Entrar hoje num restaurante é como assistir a uma convenção de zombies tecnológicos. As cabeças mergulham nos ecrãs com tanta devoção que só falta o cântico gregoriano como beat de fundo. O prato chega, tira-se a fotografia, põe-se o filtro “vida perfeita” e deixa-se a comida arrefecer – a comida arrefece, mas pelo menos a selfie sai em 4k. Entretanto, o diálogo é reduzido a “Passa-me o sal” escrito no WhatsApp, porque falar em voz alta parece intrusão. E quando finalmente se mastiga, a refeição já é um ficheiro saído de uma disquete.
As redes sociais são o all-you-can-eat da bisbilhotice. Fazemos scroll como quem folheia um menu de humanos. “A prima fica top de bikini” ou “O vizinho do terceiro partilhou um reel do cachorro”. Lá vamos nós, curiosos, a dar like, quando na verdade nem falamos pessoalmente com a prima ou com o vizinho.
É uma tragédia cómica: conhecemos a dieta do influencer de Silicon Valley, mas ignoramos se o nosso melhor amigo jantou ontem. É mais fácil emocionar-nos com o TikTok de um cão vestido de unicórnio do que com a avó ao nosso lado a contar histórias de quando as pessoas falavam cara-a-cara. O afeto, esse coitado, anda a viver de restos. Abraço? Só com marcação. Beijo? Só com filtro vintage e # kiss. É como se estivéssemos mais próximos de quem está a dez mil quilómetros do que do amigo sentado a meio metro.

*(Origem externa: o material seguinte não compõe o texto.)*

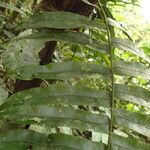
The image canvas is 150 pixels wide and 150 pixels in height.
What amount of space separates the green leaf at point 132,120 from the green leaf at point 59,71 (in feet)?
0.32

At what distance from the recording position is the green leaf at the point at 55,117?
815 millimetres

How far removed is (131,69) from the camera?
0.92 meters

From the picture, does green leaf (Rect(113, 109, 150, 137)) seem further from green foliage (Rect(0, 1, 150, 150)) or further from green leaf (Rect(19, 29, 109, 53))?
green leaf (Rect(19, 29, 109, 53))

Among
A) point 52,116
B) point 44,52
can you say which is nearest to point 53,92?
point 52,116

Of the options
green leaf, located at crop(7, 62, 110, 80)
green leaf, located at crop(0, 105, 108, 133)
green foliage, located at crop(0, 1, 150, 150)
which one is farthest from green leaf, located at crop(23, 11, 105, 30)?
green leaf, located at crop(0, 105, 108, 133)

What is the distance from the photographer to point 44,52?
1.19 metres

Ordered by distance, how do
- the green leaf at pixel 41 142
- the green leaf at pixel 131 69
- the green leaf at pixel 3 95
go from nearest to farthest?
the green leaf at pixel 41 142, the green leaf at pixel 131 69, the green leaf at pixel 3 95

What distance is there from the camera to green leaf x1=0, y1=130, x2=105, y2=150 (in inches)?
31.2

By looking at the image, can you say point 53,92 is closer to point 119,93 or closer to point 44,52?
point 119,93

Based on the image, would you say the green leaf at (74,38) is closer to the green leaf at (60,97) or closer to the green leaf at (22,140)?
the green leaf at (60,97)

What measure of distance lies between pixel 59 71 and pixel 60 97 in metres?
0.06

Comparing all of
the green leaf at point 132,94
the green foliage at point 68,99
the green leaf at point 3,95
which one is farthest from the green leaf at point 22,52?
the green leaf at point 132,94

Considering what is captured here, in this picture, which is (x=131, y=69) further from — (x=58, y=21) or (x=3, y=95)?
(x=3, y=95)

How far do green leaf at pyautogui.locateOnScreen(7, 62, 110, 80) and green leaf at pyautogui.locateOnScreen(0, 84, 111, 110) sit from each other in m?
0.03
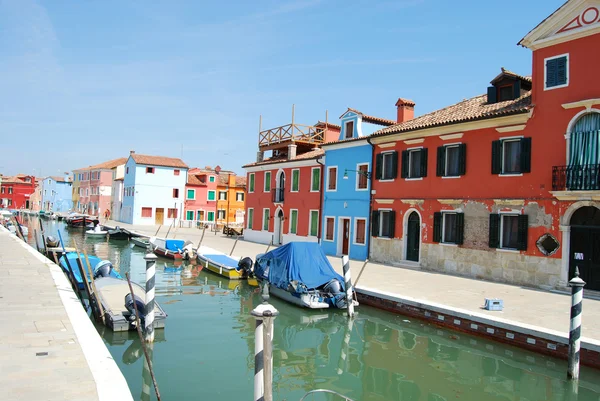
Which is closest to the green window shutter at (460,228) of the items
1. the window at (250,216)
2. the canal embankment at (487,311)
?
the canal embankment at (487,311)

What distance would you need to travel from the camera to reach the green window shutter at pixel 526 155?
1623 centimetres

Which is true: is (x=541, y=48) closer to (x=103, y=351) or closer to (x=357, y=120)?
(x=357, y=120)

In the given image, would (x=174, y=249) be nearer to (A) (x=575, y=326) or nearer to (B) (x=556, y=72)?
(B) (x=556, y=72)

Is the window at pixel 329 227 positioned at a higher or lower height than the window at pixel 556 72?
lower

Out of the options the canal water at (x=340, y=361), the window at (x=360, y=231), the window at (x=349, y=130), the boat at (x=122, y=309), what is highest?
the window at (x=349, y=130)

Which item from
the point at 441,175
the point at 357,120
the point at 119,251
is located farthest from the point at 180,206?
the point at 441,175

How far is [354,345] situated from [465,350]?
2490mm

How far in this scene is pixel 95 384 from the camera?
18.8 ft

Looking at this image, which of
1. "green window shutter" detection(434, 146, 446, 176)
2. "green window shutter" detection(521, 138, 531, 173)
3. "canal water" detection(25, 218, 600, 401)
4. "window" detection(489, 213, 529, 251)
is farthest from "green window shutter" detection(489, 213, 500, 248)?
"canal water" detection(25, 218, 600, 401)

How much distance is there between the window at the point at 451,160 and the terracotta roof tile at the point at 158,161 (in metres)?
38.8

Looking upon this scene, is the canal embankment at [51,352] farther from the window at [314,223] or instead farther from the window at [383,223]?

Os jantares são hoje encontros de estranhos unidos pelo carregador múltiplo. O ambiente é tão íntimo como a fila das finanças. Cada um trata do seu feed com o ar compenetrado de quem está a encriptar segredos de Estado, quando na verdade só está a ver memes de preguiças em loop. E quando alguém se lembra de iniciar conversa, aparece o ecrã azul: “Mas… porquê?”
A vida real, aquela com cheiro, vento e gente, anda em stand-by e parece menos interessante porque não tem botão de like. O céu muda de cor, o mar faz surround, os pássaros cantam sem login e nós nem reparamos, porque estamos ocupados a ver se alguém reagiu ao nosso “bom dia” de ontem – aquele que nunca vivemos offline.
E não é culpa do telemóvel, coitado – hardware inofensivo. O bug somos nós. Seres humanos que preferem olhar para um ecrã retina do que para a cara, às vezes igualmente luminosa, de quem está mesmo à nossa frente.
A solução? Simples e barata: fazer logout. Sem drama. Ninguém vai morrer se não mexericarmos o Instagram por uma hora. Pelo contrário, talvez ganhemos vida. Pousar o telemóvel, erguer a cabeça, melhorar a postura e descobrir que as pessoas têm olhos, expressões e piadas medonhas. Que o jantar sabe melhor quando não está frio e pixelizado.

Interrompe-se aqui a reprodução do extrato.